If Maynard died with dignity, then does that mean that others who do not choose to choreograph their death lack dignity? There's no getting around the language advocates have chosen; "death with dignity" suggests that there is something undignified about holding on to life. You're Superman and ready to die with a smile; that's dignity. Or you are a pathetic hanger-on.
Maynard may be the first millennial social-media-assisted suicide in America. We've all seen her wedding photos and that sweet close-up of a young woman with a puppy. She was beautiful and adventurous and kind and full of life. Marilyn Golden of the Disability Rights Education and Defense Fund fears that Maynard's storyline will create "suicide contagion" as other young people, even those who are not terminally ill, see her as a model. According to the National Institute of Mental Health, "more than 50 research studies worldwide have found that certain types of news coverage can increase the likelihood of suicide in vulnerable individuals. The magnitude of the increase is related to the amount, duration and prominence of coverage."
Young supporters have taken up Maynard's cause. When I wrote on her case weeks ago, I received a number of emails that made the same point: How Maynard dies should be her choice.
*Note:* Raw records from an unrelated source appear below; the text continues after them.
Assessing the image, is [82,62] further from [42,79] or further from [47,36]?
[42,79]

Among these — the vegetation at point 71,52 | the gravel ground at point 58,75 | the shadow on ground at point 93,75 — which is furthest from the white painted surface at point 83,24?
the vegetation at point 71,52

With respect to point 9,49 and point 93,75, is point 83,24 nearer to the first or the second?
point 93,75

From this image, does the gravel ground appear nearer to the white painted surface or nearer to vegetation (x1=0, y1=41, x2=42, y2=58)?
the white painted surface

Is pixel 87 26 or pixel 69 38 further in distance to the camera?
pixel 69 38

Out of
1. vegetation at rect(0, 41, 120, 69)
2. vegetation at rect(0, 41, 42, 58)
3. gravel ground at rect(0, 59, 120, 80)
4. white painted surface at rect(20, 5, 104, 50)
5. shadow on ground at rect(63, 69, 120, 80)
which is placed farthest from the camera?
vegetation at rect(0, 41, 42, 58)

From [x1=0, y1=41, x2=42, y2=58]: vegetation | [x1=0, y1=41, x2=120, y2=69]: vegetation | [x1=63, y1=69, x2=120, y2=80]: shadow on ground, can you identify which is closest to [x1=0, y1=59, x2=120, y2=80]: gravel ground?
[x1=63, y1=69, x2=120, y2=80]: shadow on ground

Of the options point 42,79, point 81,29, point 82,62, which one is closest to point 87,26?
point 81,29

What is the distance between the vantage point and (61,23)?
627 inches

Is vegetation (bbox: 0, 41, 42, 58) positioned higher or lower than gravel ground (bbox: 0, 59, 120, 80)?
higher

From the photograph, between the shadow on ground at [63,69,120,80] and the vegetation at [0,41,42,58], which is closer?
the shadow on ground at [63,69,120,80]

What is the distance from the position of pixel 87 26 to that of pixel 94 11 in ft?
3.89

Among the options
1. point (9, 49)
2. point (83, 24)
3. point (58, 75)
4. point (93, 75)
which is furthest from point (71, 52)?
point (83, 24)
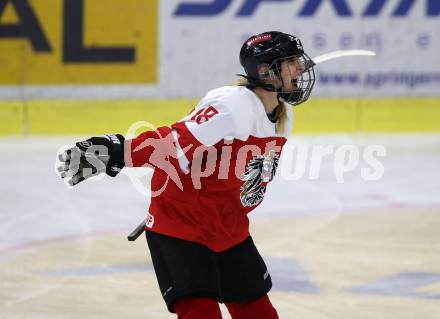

I agree — and always have. Maynard always had the ability to kill herself, and no law could stop her. Some 40,000 Americans kill themselves every year. What Maynard didn't have was a California law that allowed physicians to participate so that she could choreograph her end to be almost as picture-perfect as her wedding.
California law does provide other options, and they truly are compassionate. Maynard could have chosen hospice. She would have been free to refuse treatment, with or without hospice. Palliative sedation would have been there to ease the pain and circumvent the painful death she feared. She could have stayed at her East Bay home. Her family could have been by her side.
There are no guarantees with that approach. But it does mean that the medical system isn't upended so physicians migrate from healers to end-of-life concierges. Most importantly, the focus of medical care in California remains on treating disease and relieving suffering. The state does not embrace the notion that wanting to live is undignified or that sick people should prefer to die than endure seizures or loss of motor control.
When families lose a young person, they go crazy with grief; any distraction, even anger, can be welcome. I fully appreciate how a young woman would want to find a cause to give meaning to her end. But if Maynard's death helps to change California law, be clear that the brave new order will spell abandonment for lonely, vulnerable people. These people need friends and family who make them feel wanted, not undignified.